* _Exercício 1_
Liste todos os nomes próprios de lugares que aparecem no trecho selecionado.

+ + + + +

Vou contar como foi. Estava em casa, ao telefone com meus pais na Bielorrússia. Mal comecei a falar de uma coisa importante, e de repente da janela se ouvia o som das sirenes. Fechei a janela, e pensei: «Espero que não seja nada grave». Terminamos de conversar exatamente às oito. Fechei o Messenger e abri o Facebook: a primeira coisa que vi foram as fotos da Notre Dame em chamas.
Estive lá pela última vez no dia 5 de abril, quando expuseram a Coroa de Espinhos para adoração. Era o dia seguinte a quando em Minsk, a minha cidade, houve vigílias espontâneas por causa da destruição de dezessete cruzes em Kuropat, um lugar onde se recorda a repressão soviética com grandes cruzes. As pessoas reagiram indo rezar.
Saí de casa. Moro perto da Catedral. Da minha rua conseguia ver uma enorme coluna de fumaça. Depois de vinte minutos, cheguei à igreja melquita de Saint-Julien-le-Pauvre, bem na frente da Notre Dame, do outro lado do Sena. De lá dava para ver todo o incêndio. Primeiro me moveu uma curiosidade primordial, que moveria qualquer um. Mas também havia algo mais, sentia que tinha de ir lá. Não tinha a mínima ideia do que estava para acontecer.
As pessoas estavam em pé e cantavam a Ave Maria, em francês – Je vous salue Marie. Fiquei lá com eles. Não paravam de chegar pessoas novas, até que a certa altura a rua inteira ficou bloqueada por centenas de pessoas cantando. Alguns rezavam de joelhos, outros empunhando ícones e terços.

+ + + + +

* _Exercício 2_
Reproduza fielmente a parte dos registros que vai do início deles até a linha que contém "40.1 inches", incluindo essa linha. Deixe as imagens de fora.

+ + + + +

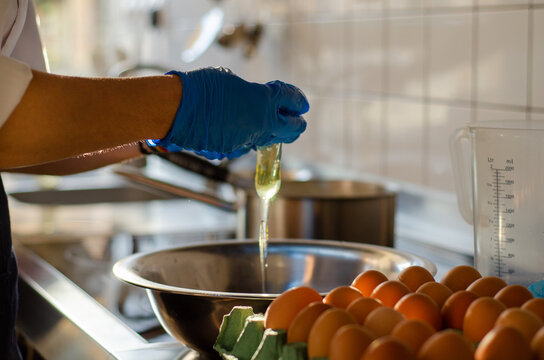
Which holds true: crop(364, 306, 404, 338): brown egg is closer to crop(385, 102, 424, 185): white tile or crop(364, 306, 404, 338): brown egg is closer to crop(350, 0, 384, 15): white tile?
crop(385, 102, 424, 185): white tile

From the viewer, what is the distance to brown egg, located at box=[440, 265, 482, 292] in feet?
2.29

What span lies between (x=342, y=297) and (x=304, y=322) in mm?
62

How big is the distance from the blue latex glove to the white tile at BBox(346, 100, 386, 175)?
40.1 inches

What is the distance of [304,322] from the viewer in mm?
594

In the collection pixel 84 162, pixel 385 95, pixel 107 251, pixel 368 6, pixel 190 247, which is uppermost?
pixel 368 6

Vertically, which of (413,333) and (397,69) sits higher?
(397,69)

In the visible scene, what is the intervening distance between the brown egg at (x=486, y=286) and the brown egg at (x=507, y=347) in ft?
0.49

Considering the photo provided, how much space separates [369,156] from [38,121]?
1.29 metres

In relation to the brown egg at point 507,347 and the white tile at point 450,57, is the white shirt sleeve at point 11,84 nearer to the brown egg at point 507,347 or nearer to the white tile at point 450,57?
the brown egg at point 507,347

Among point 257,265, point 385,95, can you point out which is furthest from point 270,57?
point 257,265

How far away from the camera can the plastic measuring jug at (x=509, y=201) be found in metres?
0.77

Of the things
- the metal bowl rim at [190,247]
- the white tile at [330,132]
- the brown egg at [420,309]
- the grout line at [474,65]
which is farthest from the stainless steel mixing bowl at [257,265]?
the white tile at [330,132]

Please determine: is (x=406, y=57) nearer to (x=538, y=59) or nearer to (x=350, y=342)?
(x=538, y=59)

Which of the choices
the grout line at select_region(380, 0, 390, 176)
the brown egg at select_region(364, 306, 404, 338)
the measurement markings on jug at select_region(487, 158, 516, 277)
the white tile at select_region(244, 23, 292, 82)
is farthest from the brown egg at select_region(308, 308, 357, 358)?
the white tile at select_region(244, 23, 292, 82)
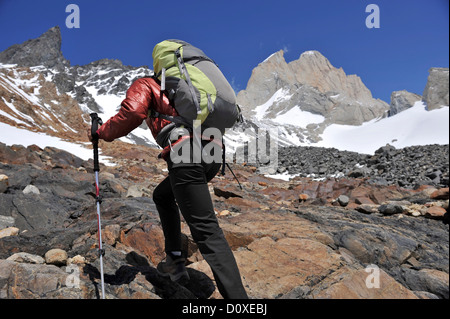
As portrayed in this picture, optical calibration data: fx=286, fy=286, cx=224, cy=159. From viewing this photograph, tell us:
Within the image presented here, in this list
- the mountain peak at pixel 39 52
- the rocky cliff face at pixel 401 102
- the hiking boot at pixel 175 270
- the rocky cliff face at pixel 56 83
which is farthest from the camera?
the mountain peak at pixel 39 52

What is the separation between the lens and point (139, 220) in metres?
4.42

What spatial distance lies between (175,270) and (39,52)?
20171cm

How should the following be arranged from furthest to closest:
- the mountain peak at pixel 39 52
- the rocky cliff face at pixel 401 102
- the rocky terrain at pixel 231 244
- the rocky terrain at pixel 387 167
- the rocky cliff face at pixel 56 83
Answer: the mountain peak at pixel 39 52 < the rocky cliff face at pixel 401 102 < the rocky cliff face at pixel 56 83 < the rocky terrain at pixel 387 167 < the rocky terrain at pixel 231 244

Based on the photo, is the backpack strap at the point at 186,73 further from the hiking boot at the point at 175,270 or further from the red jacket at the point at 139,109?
the hiking boot at the point at 175,270

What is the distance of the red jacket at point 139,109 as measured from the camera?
2340mm

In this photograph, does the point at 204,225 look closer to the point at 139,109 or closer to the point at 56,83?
the point at 139,109

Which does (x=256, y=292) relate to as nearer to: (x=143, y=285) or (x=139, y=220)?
(x=143, y=285)

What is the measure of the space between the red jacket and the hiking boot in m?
1.35

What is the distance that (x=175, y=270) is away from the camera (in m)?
2.94

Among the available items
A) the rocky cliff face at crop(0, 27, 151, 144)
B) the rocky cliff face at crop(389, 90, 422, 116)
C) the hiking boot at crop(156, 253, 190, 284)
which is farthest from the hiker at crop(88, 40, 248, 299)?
the rocky cliff face at crop(389, 90, 422, 116)

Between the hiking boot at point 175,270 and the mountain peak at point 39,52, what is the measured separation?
19333 centimetres

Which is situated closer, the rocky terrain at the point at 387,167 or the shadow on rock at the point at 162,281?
the shadow on rock at the point at 162,281

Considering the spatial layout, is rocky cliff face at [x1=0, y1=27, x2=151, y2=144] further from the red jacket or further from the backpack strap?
the backpack strap

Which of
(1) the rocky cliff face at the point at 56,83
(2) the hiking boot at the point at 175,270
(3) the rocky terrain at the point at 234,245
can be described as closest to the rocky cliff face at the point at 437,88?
(1) the rocky cliff face at the point at 56,83
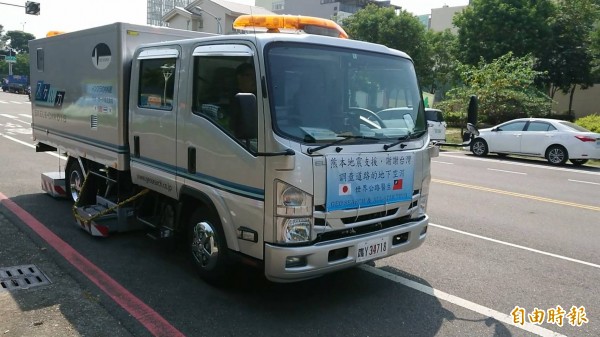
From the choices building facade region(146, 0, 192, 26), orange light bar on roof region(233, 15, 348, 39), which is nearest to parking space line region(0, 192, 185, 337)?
orange light bar on roof region(233, 15, 348, 39)

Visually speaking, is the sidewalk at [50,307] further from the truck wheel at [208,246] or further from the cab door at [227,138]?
the cab door at [227,138]

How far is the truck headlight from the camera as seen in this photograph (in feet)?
12.6

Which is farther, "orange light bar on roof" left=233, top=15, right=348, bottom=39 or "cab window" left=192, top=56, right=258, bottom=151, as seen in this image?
"orange light bar on roof" left=233, top=15, right=348, bottom=39

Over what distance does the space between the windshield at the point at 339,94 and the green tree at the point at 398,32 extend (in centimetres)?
3735

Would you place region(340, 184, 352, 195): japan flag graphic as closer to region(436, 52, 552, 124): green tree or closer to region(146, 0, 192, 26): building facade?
region(436, 52, 552, 124): green tree

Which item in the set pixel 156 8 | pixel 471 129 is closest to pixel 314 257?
pixel 471 129

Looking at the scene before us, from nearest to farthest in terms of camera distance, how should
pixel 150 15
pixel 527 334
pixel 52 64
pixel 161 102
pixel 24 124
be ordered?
pixel 527 334, pixel 161 102, pixel 52 64, pixel 24 124, pixel 150 15

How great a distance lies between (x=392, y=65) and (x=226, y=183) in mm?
1976

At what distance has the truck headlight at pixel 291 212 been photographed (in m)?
3.85

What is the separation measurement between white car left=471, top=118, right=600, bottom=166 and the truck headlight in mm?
12974

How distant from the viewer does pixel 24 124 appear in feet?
71.6

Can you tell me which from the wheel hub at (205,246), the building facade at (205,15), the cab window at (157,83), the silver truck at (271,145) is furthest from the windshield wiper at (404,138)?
the building facade at (205,15)

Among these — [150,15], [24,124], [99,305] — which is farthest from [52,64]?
[150,15]

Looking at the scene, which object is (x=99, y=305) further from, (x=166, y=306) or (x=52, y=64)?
(x=52, y=64)
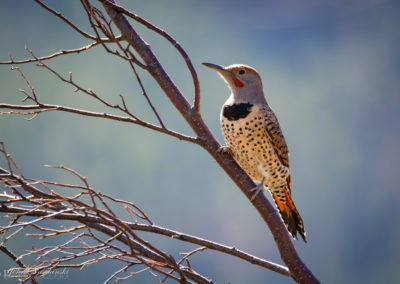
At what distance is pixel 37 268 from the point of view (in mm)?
1733

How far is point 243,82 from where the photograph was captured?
3.40m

+ + + + +

* _Resposta escrita 1_
Bielorrússia, Minsk, Kuropat, Notre Dame, Saint-Julien-le-Pauvre, Sena

* _Resposta escrita 2_
Which holds true: crop(364, 306, 404, 338): brown egg is closer to crop(385, 102, 424, 185): white tile or crop(364, 306, 404, 338): brown egg is closer to crop(350, 0, 384, 15): white tile?
crop(385, 102, 424, 185): white tile

From the viewer, what is the distance to brown egg, located at box=[440, 265, 482, 292] in feet?
2.29

What span lies between (x=342, y=297) and (x=304, y=322) in mm?
62

How big is the distance from the blue latex glove to the white tile at BBox(346, 100, 386, 175)?
40.1 inches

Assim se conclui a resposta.